第8章 いないひと
【ニェンの場合】
屋敷の裏手にある、陽の差しにくい廊下で――
ニェンは煙草をふかしていた。
壁にもたれたまま、腕を組み、天井を見上げる。
薄く吐いた煙が、ぼんやりと宙へ溶けていった。
ルーサーに呼ばれたのは、ついさっきのことだ。
「……よくやってくれたね。
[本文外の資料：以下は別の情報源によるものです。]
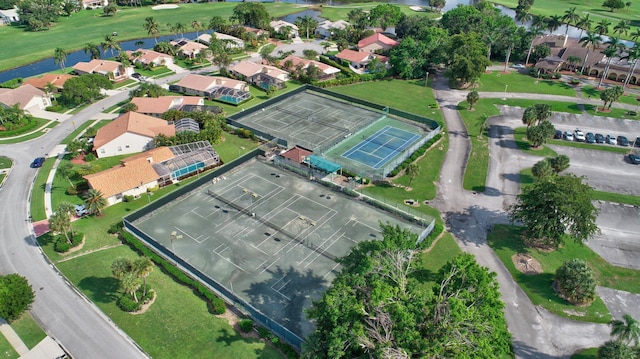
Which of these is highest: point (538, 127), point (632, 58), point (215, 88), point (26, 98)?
point (632, 58)

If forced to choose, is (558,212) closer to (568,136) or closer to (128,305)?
(568,136)

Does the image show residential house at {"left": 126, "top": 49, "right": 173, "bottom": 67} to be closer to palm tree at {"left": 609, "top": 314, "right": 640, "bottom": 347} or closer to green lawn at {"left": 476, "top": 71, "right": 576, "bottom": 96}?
green lawn at {"left": 476, "top": 71, "right": 576, "bottom": 96}

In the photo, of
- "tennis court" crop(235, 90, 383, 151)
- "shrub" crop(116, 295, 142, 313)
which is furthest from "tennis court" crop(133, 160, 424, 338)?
"tennis court" crop(235, 90, 383, 151)

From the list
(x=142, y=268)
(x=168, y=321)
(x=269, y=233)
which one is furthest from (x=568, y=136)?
(x=142, y=268)

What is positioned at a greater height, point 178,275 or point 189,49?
point 189,49

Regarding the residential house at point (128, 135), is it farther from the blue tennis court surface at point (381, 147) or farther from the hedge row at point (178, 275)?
the blue tennis court surface at point (381, 147)

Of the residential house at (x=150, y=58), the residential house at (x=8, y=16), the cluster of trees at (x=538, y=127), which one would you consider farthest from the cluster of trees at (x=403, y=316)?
the residential house at (x=8, y=16)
たいしたものだ」
その声を聞いた瞬間、ニェンの耳がぴくりと動いた。
ルーサーの手が、頭に触れる。
指先が耳の後ろをくすぐるように撫で、顎の下を優しくなでる。
「昨日すぐに褒めてやれなくて、ごめんね」
そのまま、ルーサーはニェンを膝の上に引き寄せた。
背中を包むように抱えながら、何度も「いい子だ」と低くやさしい声で囁く。
ニェンは――
喉をゴロゴロと鳴らしていた。
眉尻がゆるみ、目はとろけるように細くなり、
耳を伏せながら、素直に甘えていた。
その記憶を思い返すだけで、口元がゆるんでいく。
「……ククク……」
喉の奥からこぼれる笑い声。
上機嫌な猫のような気配が、煙のなかにまぎれた。
ふと、視線を屋敷の方へ向ける。
昨日の追い込み――
とニョン、あいつらが、いい感じに追い詰めてくれたんだろう。
ラットマンがどこから出てくるか。
どうやって逃げようとするか。
結果を見れば、答えはひとつだった。
「……なかなか、やるじゃねぇか」
煙草の灰を指先で弾きながら、ぽつりとつぶやく。
べつに褒めてるつもりはなかった。
けれど、その声は、少しだけやさしかった。